Hello, good evening, how are you? I’m fine thanks.
The best way to stay relevant in Gooogle searches is to keep on producing content. As it’s just me and the bots, it really doesn’t matter what the content is, so, as usual, this is me leaving the here and now on a tangent.
I read yesterday that Chris Robertson had died. He won an oscar in 1968 as a mentally challenged man in the film Charly. The film was based (faithfully as I recall) on Daniel Keyes’ novel Flowers for Algernon. I remember being rather impressed with the novel as well as the film. In the story, Charly receives an experimental procedure that makes his intelligence rise first to a normal level and then high above normal. He goes through life, from where it had stopped for him, in an accelerated pace (e.g. finally understands that the men in the bar weren’t friendly but making fun of him, falling in love).

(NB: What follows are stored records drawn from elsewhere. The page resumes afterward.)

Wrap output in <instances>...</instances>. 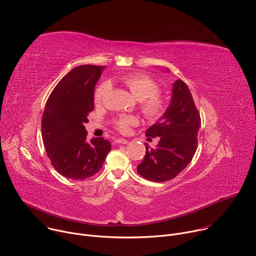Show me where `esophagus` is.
Segmentation results:
<instances>
[{
	"instance_id": "obj_1",
	"label": "esophagus",
	"mask_w": 256,
	"mask_h": 256,
	"mask_svg": "<svg viewBox=\"0 0 256 256\" xmlns=\"http://www.w3.org/2000/svg\"><path fill=\"white\" fill-rule=\"evenodd\" d=\"M114 142H116V144H128V140L120 138H116V140H114Z\"/></svg>"
}]
</instances>
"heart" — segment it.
Returning a JSON list of instances; mask_svg holds the SVG:
<instances>
[{"mask_svg": "<svg viewBox=\"0 0 256 256\" xmlns=\"http://www.w3.org/2000/svg\"><path fill=\"white\" fill-rule=\"evenodd\" d=\"M122 82L128 88L132 96L138 100V107L144 116L149 120H157L166 112L167 103L159 93V86L148 76L134 72L122 77ZM109 90L108 83L100 84L94 93V101L100 104ZM138 122L132 116H122L114 120V126L122 134H126L130 128Z\"/></svg>", "mask_w": 256, "mask_h": 256, "instance_id": "heart-1", "label": "heart"}]
</instances>
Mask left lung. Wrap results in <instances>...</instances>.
Instances as JSON below:
<instances>
[{
  "label": "left lung",
  "instance_id": "left-lung-1",
  "mask_svg": "<svg viewBox=\"0 0 256 256\" xmlns=\"http://www.w3.org/2000/svg\"><path fill=\"white\" fill-rule=\"evenodd\" d=\"M200 116L188 85L173 83L172 98L163 116L151 126L146 136H160L156 148L146 144V155L138 172L144 178L164 182L176 177L194 158L198 149Z\"/></svg>",
  "mask_w": 256,
  "mask_h": 256
}]
</instances>
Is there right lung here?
Returning <instances> with one entry per match:
<instances>
[{"mask_svg": "<svg viewBox=\"0 0 256 256\" xmlns=\"http://www.w3.org/2000/svg\"><path fill=\"white\" fill-rule=\"evenodd\" d=\"M104 66L72 68L50 93L42 120V134L54 168L62 176L83 180L102 167L112 144L103 138L87 140L85 124L94 109V89Z\"/></svg>", "mask_w": 256, "mask_h": 256, "instance_id": "1", "label": "right lung"}]
</instances>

Of course, in a Hollywood film like this, this can’t be the case for good. The experiments effects subside and Charly recedes to his previous level of intelligence. Despite its premise (a procedure that improves intelligence, albeit briefly) for this lowly way to solve a “what-if” scenario I would be hesitant to call the story Sci-fi. For a counter-example how to solve the premise (and be Sci-fi), see Isaac Asimov’s Lest We Remember.